3.5. Hyperparameter Selection
Hyperparameter tuning is the process of searching this hypothesis space, defined by the model’s inductive bias, to determine the combination of hyperparameters that yields the best performance. In this study, grid search cross-validation (GridSearchCV) was employed to optimize the hyperparameters of the XGBoost classifier. This method thoroughly assesses a predefined grid of hyperparameter mixtures, using cross-validation to assess model performance for each configuration. The key hyperparameters considered include the learning rate, maximum tree depth, and the number of estimators, optimized using five-fold cross-validation. Although multiple hyperparameter optimization strategies exist, grid search cross-validation was selected for this study due to its exhaustiveness, simplicity, interpretability, and reproducibility. This systematic approach confirms a complete exploration of the parameter space, improving model performance and stability as shown in
Table 3.
3.6. Regularization
Regularization is a key strategy in the XGBoost algorithm that improves generalization and reduces overfitting. Its primary objective is to reduce out-of-sample error by controlling model complexity [
32]. XGBoost incorporates multiple forms of regularization, including L1, L2, and tree-specific techniques, which constrain model parameters and penalize overly complex trees. In particular, adding a regularization term on the number of leaves ensures that decision trees remain conservative, reducing their tendency to overfit training data. The hyperparameters alpha (L1 regularization term), lambda (L2 regularization term), and gamma (minimum loss reduction for tree splitting) provide fine-grained control over these mechanisms. Although the systematic tuning of these hyperparameters using techniques such as grid search can yield optimal regularization settings, this study does not perform extensive tuning of the regularization parameters. Instead, default or empirically chosen values are used to minimize computational overhead and training time, which is critical for deployment in resource-constrained WSNs.

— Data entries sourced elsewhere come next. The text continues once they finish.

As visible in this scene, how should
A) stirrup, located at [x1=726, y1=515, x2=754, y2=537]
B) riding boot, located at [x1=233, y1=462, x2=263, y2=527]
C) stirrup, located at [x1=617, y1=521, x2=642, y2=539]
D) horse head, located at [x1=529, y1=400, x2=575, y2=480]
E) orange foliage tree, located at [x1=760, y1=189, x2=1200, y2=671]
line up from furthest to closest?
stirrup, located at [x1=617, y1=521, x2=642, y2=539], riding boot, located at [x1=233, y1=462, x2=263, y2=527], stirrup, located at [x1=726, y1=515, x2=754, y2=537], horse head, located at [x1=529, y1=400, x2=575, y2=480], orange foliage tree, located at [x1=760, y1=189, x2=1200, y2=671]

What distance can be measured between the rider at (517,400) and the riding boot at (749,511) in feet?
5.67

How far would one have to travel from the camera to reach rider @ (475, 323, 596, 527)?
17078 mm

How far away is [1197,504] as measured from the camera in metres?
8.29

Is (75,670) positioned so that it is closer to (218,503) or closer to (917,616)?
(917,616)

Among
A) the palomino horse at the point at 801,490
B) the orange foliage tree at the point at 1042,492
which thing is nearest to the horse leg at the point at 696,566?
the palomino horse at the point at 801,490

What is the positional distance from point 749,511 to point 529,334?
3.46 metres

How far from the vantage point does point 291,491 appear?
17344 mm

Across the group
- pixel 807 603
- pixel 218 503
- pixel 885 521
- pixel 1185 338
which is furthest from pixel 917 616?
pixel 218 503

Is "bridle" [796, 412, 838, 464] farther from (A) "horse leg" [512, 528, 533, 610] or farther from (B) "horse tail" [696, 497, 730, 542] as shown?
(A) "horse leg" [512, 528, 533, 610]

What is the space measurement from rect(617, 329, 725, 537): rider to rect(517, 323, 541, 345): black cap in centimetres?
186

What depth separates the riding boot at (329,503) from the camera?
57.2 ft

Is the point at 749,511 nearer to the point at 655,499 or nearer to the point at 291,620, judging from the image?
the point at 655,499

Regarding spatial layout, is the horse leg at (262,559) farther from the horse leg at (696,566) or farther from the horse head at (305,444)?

Algorithm 1 summarizes the proposed data processing pipeline in an auditable, leakage-free form to ensure methodological rigor when training and evaluating the XGBoost-based intrusion detection model. The pipeline enforces a strict temporal ordering, in which the raw WSN-DS data are first cleaned and then partitioned into mutually exclusive training and test subsets. All learning-related transformations, including class balancing, feature selection, and hyperparameter tuning, are confined exclusively to the training subset to prevent test-to-train information leakage. Feature selection is performed by intersecting importance masks derived from XGBoost and recursive feature elimination, after which the same feature mask is applied to the untouched test data. Model optimization is conducted using k-fold cross-validation within the training branch, and final performance metrics are computed solely on the withheld test subset. This design ensures that the evaluation reflects the true generalization ability of the model and satisfies reproducibility and auditability criteria expected in intrusion detection research.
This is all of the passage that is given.